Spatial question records

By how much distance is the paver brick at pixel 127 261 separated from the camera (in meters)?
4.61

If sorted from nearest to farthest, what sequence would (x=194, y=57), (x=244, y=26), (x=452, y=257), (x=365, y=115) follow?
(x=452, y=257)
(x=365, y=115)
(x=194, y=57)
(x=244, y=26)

* Task brief: Change "camera" to "viewer" throughout all the items and write the lines out again with nothing else altered.

* Answer:
By how much distance is the paver brick at pixel 127 261 separated from the viewer (in meters)?
4.61

If sorted from nearest to farthest, what sequence would (x=194, y=57), (x=244, y=26), (x=452, y=257), (x=365, y=115) follow?
(x=452, y=257)
(x=365, y=115)
(x=194, y=57)
(x=244, y=26)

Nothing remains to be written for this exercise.